Pour payer les salaires des fonctionnaires de l’Etat pour le mois d’août, le gouvernent a eu recours à une levée de fonds auprès de la Banque des Etats de l’Afrique centrale (Beac).

Grosse frayeur dans les couloirs du ministère des Finances le mois dernier. Jusqu’au 20 août, à quelques jours de la rentrée scolaire, les salaires des personnels de l’Etat étaient toujours incertains, indique-t-on au ministère des Finances (Minfi), le principal ordonnateur du budget de l’Etat. Il se rapporte que l’administration publique a multiplié des stratagèmes pour sauver les meubles.
Ainsi, apprend-on, le trésor public Camerounais a procédé le mercredi 19 août 2015, à l’émission des bons du trésor assimilables d’une valeur de 5 milliards Fcfa. Le 2 septembre, l’Etat une fois encore, a émis des bons du trésor assimilables à hauteur de 5 milliards Fcfa. Dans la même foulée, le gouvernement a puisé dans le stock de réserves de change et a fait des tirages sur les avances statutaires au niveau de la Beac, pour requinquer ses caisses.
Pour certains responsables du Minfi approchés, ces opérations ne sont pas étroitement liées au paiement des salaires mais obéissent plutôt à un calendrier fixé d’avance. Par contre, ceux-ci reconnaissent à l’unanimité que l’économie camerounaise est à bout de souffle. «La tension de trésorerie est perceptible.

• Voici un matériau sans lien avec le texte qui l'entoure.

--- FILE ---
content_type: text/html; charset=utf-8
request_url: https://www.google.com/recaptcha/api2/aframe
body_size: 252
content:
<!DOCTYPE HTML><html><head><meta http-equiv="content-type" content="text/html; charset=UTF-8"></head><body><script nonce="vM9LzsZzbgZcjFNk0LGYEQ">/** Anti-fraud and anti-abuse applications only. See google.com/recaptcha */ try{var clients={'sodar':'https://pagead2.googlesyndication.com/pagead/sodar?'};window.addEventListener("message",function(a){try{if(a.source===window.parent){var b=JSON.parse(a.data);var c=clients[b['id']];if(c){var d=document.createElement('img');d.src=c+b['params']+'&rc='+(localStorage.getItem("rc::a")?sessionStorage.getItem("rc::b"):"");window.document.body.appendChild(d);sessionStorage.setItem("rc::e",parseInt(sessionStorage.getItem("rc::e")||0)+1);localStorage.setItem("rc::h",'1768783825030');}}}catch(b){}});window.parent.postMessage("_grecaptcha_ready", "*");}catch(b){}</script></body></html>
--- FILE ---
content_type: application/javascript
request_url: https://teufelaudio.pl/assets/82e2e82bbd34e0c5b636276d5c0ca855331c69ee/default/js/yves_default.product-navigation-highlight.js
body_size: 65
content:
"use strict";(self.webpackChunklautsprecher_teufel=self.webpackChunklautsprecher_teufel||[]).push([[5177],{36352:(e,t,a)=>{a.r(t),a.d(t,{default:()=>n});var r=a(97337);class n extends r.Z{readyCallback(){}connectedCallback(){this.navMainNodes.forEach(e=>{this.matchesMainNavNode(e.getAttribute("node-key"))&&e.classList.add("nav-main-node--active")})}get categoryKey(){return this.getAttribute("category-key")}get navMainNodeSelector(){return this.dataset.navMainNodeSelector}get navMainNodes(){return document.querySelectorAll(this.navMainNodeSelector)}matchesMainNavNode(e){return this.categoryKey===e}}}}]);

L’Etat paie difficilement sa dette intérieure. Les prestataires de services vivent un véritable calvaire. La menace d’une cessation de paiement de salaire plane» confie un inspecteur de trésor ayant naturellement requis l’anonymat. Devoir de réserve oblige. Pour ce haut cadre de l’administration, si l’Etat n’avait pas entrepris certaines démarches, il y avait de fortes chances que les fonctionnaires ne perçoivent pas leur salaire du mois d’août.
Quant à l’avenir, notre interlocuteur est un peu inquiet. Il précise à cet effet : « les réserves de change à la Beac ont chuté de 171 milliards de Fcfa en 2014. Le plafond des avances statutaires à la Beac serait déjà atteint ou presque. Le pays n’arrive plus à lever des fonds comme il l’entend. Nous ne sommes pas à l’abri d’un autre ajustement structurel ». Qu’à cela ne tienne, les ex employés des sociétés d’Etat liquidées au restructurées ne désespèrent point quant à leur indemnisation qu’ils attendent depuis plus de 25 ans.